▶ **ASSIGNED TASK**: Omit the images, then print each record below exactly as it reads.
───── MATERIAL FOR THIS TASK
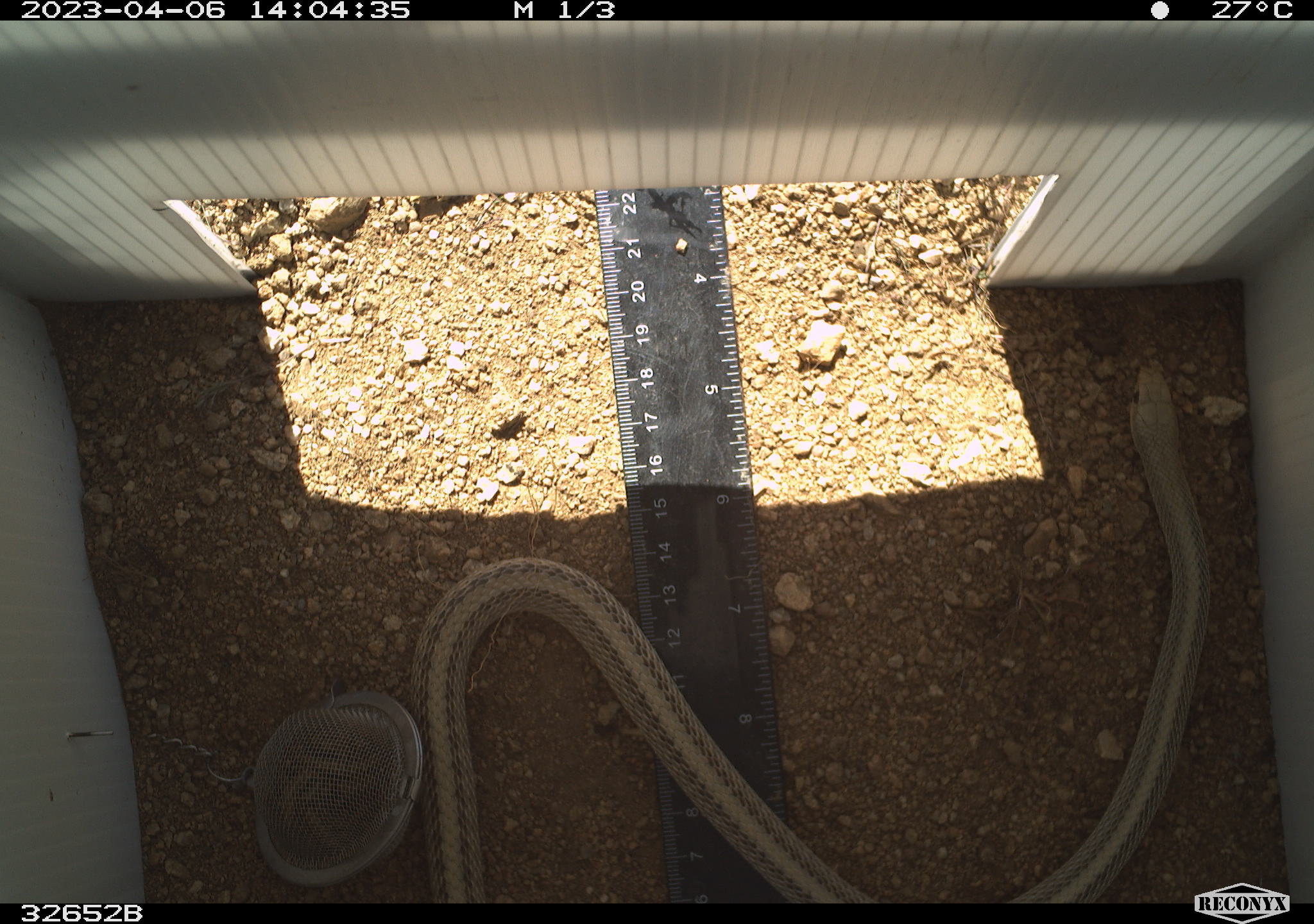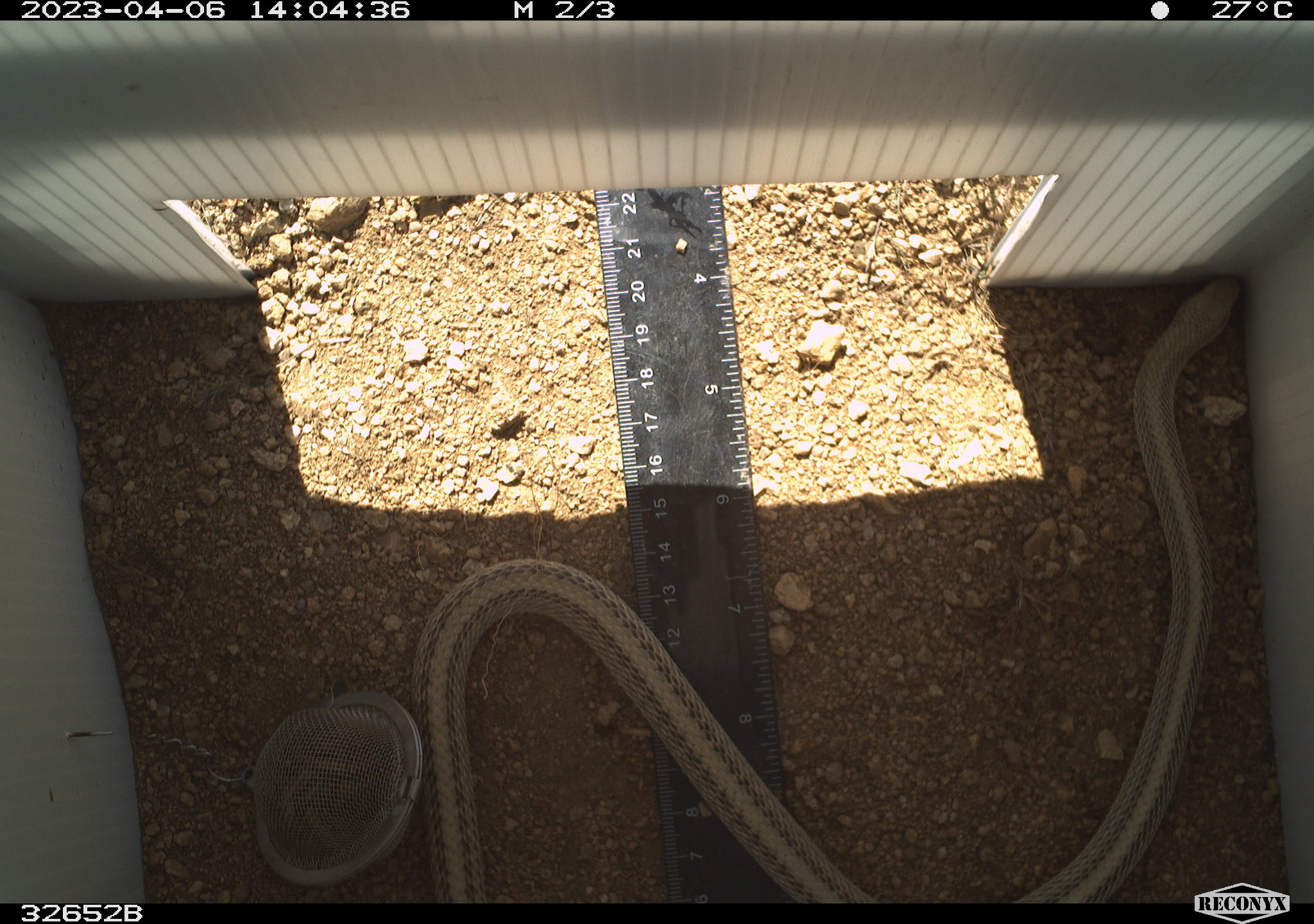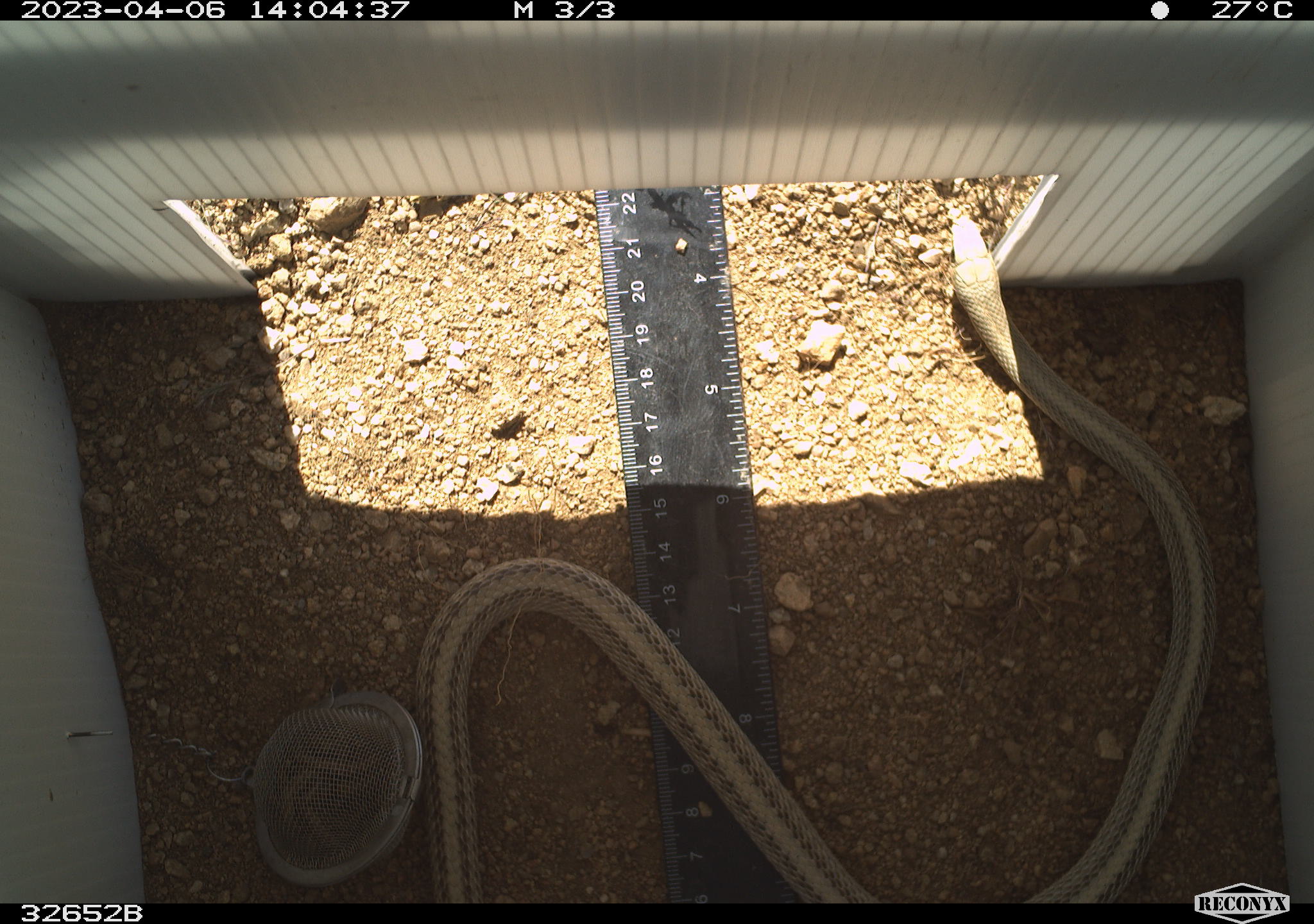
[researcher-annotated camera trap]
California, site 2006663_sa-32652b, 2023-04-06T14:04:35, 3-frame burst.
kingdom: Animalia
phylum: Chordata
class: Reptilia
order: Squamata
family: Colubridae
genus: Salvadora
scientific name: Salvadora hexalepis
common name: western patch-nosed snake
──────────
▶ **ANSWER BOX**:
[researcher-annotated camera trap]
California, site 2006663_sa-32652b, 2023-04-06T14:04:35, 3-frame burst.
kingdom: Animalia
phylum: Chordata
class: Reptilia
order: Squamata
family: Colubridae
genus: Salvadora
scientific name: Salvadora hexalepis
common name: western patch-nosed snake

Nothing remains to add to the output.